みんな見てた「ユーラシア大陸横断ヒッチハイク」
今じゃできないだろうなぁ、という平成のテレビ番組の代表格といえば、『進め!電波少年』(日本テレビ系列)だろう。
松本明子&松村邦洋がアポ無しで著名人に突撃したり、無茶な海外ロケで数々の芸人が死にかけたり、年またぎ特番で新年カウントダウンをわざと2分フライングして視聴者の抗議が殺到したり、「コンプライアンス」のコの字も存在しない大暴れぶりだった。
その『電波少年』の人気を一気に押し上げたのが、当時無名だったお笑いコンビ猿岩石(有吉弘行、森脇和成)による「ユーラシア大陸横断ヒッチハイク」だ。
香港を出発し、ヒッチハイクでロンドンを目指すという、無茶すぎる大型企画。その道中を二人が記したのが『猿岩石日記』(日本テレビ放送網)である。
「極限のアジア編」「怒濤のヨーロッパ編」がシリーズ累計250万部の大ヒット。平成8年(1996年)の年間ベストセラー6位になっている。ちなみにこの年の1位は『脳内革命』だ(以降、ベストセラーランキングはトーハン「年間ベストセラーアーカイブ」を参照しています)
所持金10万円は早々に底をつき、ハノイではビザが出るまで3日間絶食&野宿、タイではわけも分からず留置所に入れられ、インドでは成り行きで出家までしてしまう。
そうそう、そうだった! 着てる服を売ったり、ストリートで空手ショーをしたりして日銭を稼いでいたっけ。
そういえば、「ユーラシア大陸横断ヒッチハイク」はゴール直後に「実は飛行機を3回使っていた」ことが判明して、ちょっとした問題になったんですよ。
ルート上には内戦などで治安の悪い地域があり、安全を考慮すると飛行機を使わざるを得なかった。でも番組は「全行程をヒッチハイクでゴールした」ように見せていたのだ。今だったらヤラセ批判で炎上案件かもしれない。
その飛行機ルートのひとつが、バンコク(タイ)~ヤンゴン(ミャンマー)間。その部分、『猿岩石日記』ではどうなってるんだろう、と見てみると……。
「ヒッチハイクをした」とも「飛行機を使った」とも書いていない。急にワープしたみたいになっていた。大人の事情である。
土曜の22時にタレントの性を暴く「ココロジー」
『猿岩石日記』よりもっと売れた本が日テレにある。『それいけ×ココロジー』だ。売上部数はシリーズ累計400万部。平成4年(1992年)の年間ベストセラー1位である。
「それいけ!!ココロジー」(日本テレビ)は、当時テレビではまだ珍しかった「心理テスト」を扱った番組だった。
なんでもない質問から出演者の深層心理が暴かれるのがうけ、心理テストブームの先駆けとなった「ココロジー」。司会は所さんで、心理テストは美輪明宏さんが白バックのセットでオーラたっぷりに出題していた。
例えば最初に乗っている「ドライブは誰と」はこんな感じ。
- あなたは車で道を走っています。誰とどんな道を走っていますか。
- しばらく走っていると、あなたの車の横に一台の車が来ました。どんな車ですか。あなたはどう対処しますか。

_データ_:
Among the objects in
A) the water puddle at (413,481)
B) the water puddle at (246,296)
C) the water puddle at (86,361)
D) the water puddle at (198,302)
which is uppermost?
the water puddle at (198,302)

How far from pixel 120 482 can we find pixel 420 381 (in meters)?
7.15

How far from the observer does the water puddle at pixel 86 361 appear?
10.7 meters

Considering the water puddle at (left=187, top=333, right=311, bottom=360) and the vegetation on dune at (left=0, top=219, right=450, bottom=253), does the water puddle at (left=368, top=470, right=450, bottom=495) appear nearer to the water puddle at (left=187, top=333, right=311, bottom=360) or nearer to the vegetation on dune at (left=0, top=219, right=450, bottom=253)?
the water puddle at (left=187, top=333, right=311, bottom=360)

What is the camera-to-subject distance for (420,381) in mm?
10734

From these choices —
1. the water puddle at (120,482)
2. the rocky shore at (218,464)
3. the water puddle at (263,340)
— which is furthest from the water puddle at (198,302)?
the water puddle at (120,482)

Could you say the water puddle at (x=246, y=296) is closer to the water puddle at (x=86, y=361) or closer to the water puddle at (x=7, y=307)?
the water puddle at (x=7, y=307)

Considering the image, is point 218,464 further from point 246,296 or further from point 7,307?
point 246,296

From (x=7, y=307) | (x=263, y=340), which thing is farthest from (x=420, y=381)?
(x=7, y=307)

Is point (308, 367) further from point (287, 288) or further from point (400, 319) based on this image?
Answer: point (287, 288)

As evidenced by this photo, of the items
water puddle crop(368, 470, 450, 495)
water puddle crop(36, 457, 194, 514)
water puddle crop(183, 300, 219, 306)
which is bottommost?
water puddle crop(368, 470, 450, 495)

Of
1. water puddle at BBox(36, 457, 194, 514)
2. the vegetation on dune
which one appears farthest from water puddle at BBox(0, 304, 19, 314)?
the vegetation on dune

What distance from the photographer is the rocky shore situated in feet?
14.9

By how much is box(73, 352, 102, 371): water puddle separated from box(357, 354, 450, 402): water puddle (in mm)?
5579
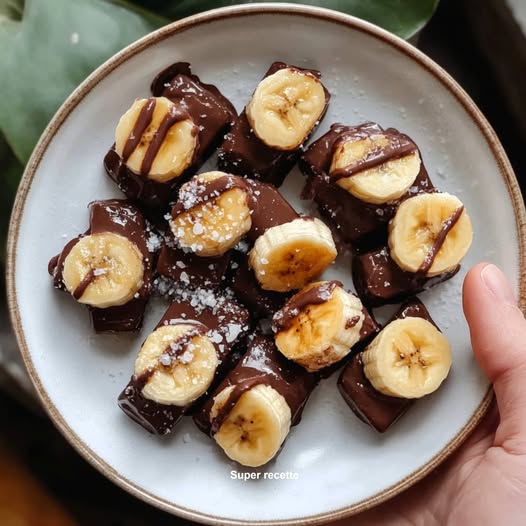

_課題の目的_:
平成のテレビ番組についての読解文の「みんな見てた「ユーラシア大陸横断ヒッチハイク」」から「存在しない大暴れぶりだった。」までを通して、「テレビ番組」を「バラエティ番組」に差し替えて書き直してください。 一覧はこの作業では使わない。

_作業結果_:
みんな見てた「ユーラシア大陸横断ヒッチハイク」
今じゃできないだろうなぁ、という平成のバラエティ番組の代表格といえば、『進め!電波少年』(日本テレビ系列)だろう。
松本明子&松村邦洋がアポ無しで著名人に突撃したり、無茶な海外ロケで数々の芸人が死にかけたり、年またぎ特番で新年カウントダウンをわざと2分フライングして視聴者の抗議が殺到したり、「コンプライアンス」のコの字も存在しない大暴れぶりだった。